She sent out the verification signal, waiting for the reply. It came back
faster than she thought it would but badly distorted. Electromagnetic
radiation from the storm was clearly to blame but the gateway was unstable
enough without added distortion.
Ahead, it shimmered, a gaping maw as black as the void through which they
were about to pass. She allowed the secretion of more serotonin, counting on
it to calm her during the transition. As matriarch of the group, she
shouldered the responsibility for all of their safety, and passing through
the gateway was a dangerous business.
She queried again, this time the signal came back cleanly from the other
side. Her eyes told her that it was unstable, but she trusted her other
senses far more than her vision. The signal hadn't lied to her in all her
many crossings. She would get them through, but their window of opportunity
was closing fast.
Increasing her velocity she urged the others on to greater speed. They
needed the pace to breach the gateway's membrane. Quietly she enjoyed these
final moments, the rush of the world racing by, the smell of the wild. They
almost made the deathly half-life of Transition worthwhile.
Not long now. She prayed the gateway would remain open long enough for them
to pass through safely. It was finally time for her kind to return.
And then they were upon it. She breached the membrane before the others,
quickly sending out a burst of signal to let the receiver know they were on
their way. She screamed when it returned to her in a swirl of backwash and
white noise. The connection was broken, if they made it through, there would
be no going back.
She tried to stop but they'd reached terminal velocity. There could be no
backing out now. She closed her eyes, knowing that this time the transition
was final.
* * *
"Oh my God!" Sally lifted her arm, thrusting a finger towards the sea.
"What the hell's that?"
Kyle shrugged, but looked anyway. It was all the same to him. He'd brought
her out here to watch the lightning and maybe get lucky. At least that was
the plan. In the direction she was pointing, he could make out dark shapes,
clearly visible against the thrashing whitecaps.
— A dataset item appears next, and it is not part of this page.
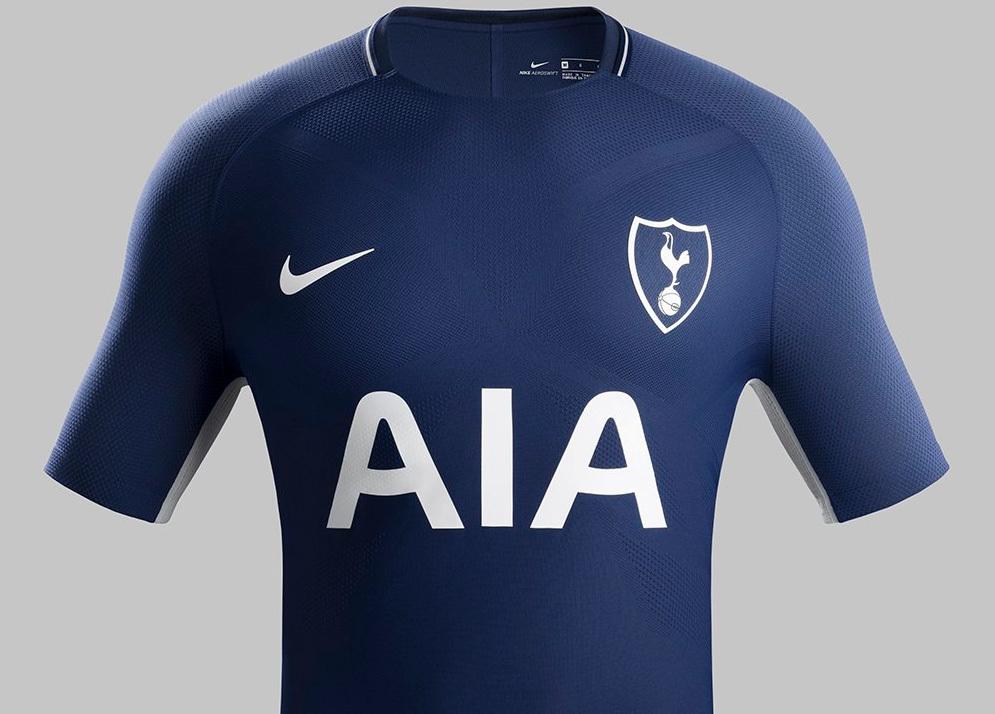 0ddf7ef79b As camisas já estão à venda na loja do Tottenham por 60 libras (R  261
Then the realization of what he was seeing struck him. "Whales," he shouted,
running towards the water. Sally joined him, wrapping her arms around him
from behind, using him as a shelter from the biting wind.
He fought against the emotion that boiled through him at the memory of the
great beasts from his childhood, breaching, splashing and playing in the
warm waters of the bay, as tears threatened to well in his eyes. But that
was all they were - memories.
"How..." Sally's voice faded, her eyes wide.
He shook his head, unable to give a decent reply, eyes following the great
beasts as they paralleled the shore.
He vaguely felt her cold fingers squeeze his arm. "Where did they come
from?" she asked softly.
He had no answer.
The wind that whistled across the sand was the only reply. They stood
together in wonder, their eyes taking in every detail of the sea as it
buoyed up the great creatures that had been extinct for thirty years.